◆ Problem details
Only some lines are wanted. Transcribe, exactly, the lines below from the line with "Both tasks used" up to and including the line with "The test consisted".

◆ Stored items from a collection
Start of Block

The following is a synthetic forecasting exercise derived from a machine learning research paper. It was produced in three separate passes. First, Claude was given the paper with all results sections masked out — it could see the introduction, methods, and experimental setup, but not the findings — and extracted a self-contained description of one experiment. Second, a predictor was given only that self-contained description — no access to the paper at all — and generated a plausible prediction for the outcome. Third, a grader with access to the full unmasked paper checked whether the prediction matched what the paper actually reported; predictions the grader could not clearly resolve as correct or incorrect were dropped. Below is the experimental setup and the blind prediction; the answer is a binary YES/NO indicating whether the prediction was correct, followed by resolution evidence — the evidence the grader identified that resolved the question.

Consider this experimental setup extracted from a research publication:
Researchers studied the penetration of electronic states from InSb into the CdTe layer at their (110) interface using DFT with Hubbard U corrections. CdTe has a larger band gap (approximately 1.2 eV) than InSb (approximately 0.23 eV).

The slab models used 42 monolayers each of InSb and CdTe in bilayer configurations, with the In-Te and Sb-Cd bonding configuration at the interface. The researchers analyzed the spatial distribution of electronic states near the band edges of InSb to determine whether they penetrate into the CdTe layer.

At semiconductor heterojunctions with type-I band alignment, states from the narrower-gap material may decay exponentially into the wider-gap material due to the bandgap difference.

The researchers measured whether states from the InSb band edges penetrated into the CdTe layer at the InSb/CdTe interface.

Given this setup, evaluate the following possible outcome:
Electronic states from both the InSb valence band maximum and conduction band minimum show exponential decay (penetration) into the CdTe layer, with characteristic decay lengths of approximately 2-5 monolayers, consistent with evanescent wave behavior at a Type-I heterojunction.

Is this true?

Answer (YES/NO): NO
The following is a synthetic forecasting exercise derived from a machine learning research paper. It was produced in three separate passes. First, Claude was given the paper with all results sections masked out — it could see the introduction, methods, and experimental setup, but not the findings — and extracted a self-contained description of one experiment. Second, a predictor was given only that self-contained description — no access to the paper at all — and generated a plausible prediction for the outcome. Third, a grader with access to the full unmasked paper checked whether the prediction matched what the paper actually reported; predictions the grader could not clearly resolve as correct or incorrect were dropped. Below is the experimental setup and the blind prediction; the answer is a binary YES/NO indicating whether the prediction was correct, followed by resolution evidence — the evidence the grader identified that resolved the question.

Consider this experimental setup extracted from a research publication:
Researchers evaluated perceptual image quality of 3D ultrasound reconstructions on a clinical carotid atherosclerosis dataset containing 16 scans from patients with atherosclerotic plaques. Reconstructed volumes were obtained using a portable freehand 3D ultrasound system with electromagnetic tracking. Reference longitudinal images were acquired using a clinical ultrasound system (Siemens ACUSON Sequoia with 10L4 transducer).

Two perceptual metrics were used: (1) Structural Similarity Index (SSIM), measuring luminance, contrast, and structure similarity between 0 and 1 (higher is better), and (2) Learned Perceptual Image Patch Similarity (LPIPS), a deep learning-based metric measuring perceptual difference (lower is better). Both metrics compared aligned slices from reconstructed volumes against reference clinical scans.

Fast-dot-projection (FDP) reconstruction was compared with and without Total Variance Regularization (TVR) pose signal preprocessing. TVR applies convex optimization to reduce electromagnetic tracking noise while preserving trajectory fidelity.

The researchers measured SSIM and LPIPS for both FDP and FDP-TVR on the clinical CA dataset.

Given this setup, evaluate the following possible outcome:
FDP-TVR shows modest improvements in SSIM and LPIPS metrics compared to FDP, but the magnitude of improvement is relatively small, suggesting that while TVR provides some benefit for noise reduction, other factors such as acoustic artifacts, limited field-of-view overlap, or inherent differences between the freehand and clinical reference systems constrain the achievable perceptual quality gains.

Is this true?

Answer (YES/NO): YES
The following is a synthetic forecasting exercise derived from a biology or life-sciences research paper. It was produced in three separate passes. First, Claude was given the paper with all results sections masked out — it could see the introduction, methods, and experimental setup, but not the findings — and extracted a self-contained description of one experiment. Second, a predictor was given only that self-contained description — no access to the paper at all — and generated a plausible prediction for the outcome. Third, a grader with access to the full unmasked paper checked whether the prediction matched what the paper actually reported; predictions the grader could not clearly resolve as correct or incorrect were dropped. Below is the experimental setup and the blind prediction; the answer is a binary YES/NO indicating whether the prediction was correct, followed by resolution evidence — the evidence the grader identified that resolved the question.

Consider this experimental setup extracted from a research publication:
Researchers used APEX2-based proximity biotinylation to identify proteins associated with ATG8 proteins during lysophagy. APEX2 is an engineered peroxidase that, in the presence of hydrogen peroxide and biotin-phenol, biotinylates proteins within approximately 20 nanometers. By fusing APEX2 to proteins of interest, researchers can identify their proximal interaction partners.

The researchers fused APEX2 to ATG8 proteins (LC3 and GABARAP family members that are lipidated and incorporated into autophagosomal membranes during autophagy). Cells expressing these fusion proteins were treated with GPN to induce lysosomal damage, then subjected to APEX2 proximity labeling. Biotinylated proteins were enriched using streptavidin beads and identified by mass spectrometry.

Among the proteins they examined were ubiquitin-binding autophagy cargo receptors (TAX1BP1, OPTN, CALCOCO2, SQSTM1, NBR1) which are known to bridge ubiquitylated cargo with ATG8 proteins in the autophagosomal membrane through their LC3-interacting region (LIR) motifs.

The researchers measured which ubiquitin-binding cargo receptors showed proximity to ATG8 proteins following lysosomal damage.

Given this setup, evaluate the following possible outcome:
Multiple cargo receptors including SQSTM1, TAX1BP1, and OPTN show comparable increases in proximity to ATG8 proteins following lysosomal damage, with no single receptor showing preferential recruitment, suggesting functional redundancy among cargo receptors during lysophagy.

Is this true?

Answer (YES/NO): NO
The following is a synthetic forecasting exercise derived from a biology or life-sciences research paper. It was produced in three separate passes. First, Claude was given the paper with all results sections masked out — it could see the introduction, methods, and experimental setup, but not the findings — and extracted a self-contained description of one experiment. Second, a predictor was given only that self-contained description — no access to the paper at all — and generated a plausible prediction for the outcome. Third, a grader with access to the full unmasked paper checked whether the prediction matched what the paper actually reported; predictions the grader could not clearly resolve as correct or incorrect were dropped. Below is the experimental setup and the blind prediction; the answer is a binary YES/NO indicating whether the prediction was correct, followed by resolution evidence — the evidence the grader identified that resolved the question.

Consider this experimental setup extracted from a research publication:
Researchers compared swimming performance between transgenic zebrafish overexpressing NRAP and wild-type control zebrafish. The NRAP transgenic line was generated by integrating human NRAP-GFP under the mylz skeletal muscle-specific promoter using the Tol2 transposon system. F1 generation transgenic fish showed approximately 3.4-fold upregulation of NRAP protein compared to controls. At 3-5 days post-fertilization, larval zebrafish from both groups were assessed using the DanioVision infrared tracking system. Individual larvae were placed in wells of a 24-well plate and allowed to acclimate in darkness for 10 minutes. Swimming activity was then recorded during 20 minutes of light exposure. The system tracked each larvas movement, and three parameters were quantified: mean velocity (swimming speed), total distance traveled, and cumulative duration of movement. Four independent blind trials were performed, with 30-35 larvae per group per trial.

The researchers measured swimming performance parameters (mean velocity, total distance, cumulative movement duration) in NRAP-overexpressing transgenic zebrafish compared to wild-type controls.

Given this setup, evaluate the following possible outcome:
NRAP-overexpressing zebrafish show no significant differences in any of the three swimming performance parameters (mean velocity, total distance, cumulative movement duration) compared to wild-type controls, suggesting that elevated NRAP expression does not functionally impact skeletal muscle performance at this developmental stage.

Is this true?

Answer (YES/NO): NO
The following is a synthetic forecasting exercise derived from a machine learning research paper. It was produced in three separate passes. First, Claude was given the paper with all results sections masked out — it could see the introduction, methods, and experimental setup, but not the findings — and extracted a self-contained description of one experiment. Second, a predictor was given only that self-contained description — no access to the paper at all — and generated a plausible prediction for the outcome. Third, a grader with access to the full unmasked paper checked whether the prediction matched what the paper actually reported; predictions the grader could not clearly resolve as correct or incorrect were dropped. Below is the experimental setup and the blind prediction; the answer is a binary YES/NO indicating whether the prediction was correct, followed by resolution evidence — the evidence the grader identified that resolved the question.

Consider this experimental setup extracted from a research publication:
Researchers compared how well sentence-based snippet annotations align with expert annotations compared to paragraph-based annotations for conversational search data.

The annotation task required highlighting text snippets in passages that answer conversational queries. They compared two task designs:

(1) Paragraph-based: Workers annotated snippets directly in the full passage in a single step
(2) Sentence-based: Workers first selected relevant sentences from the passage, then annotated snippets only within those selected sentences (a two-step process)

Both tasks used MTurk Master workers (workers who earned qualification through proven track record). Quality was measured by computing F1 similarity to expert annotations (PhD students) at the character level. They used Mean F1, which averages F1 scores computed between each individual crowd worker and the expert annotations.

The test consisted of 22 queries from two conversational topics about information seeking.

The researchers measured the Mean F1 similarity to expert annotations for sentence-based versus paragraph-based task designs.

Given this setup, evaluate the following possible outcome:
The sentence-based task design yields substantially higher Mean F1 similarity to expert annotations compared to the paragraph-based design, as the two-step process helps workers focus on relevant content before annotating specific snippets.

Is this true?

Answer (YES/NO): NO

End of Block

◆ Result of the task
Both tasks used MTurk Master workers (workers who earned qualification through proven track record). Quality was measured by computing F1 similarity to expert annotations (PhD students) at the character level. They used Mean F1, which averages F1 scores computed between each individual crowd worker and the expert annotations.

The test consisted of 22 queries from two conversational topics about information seeking.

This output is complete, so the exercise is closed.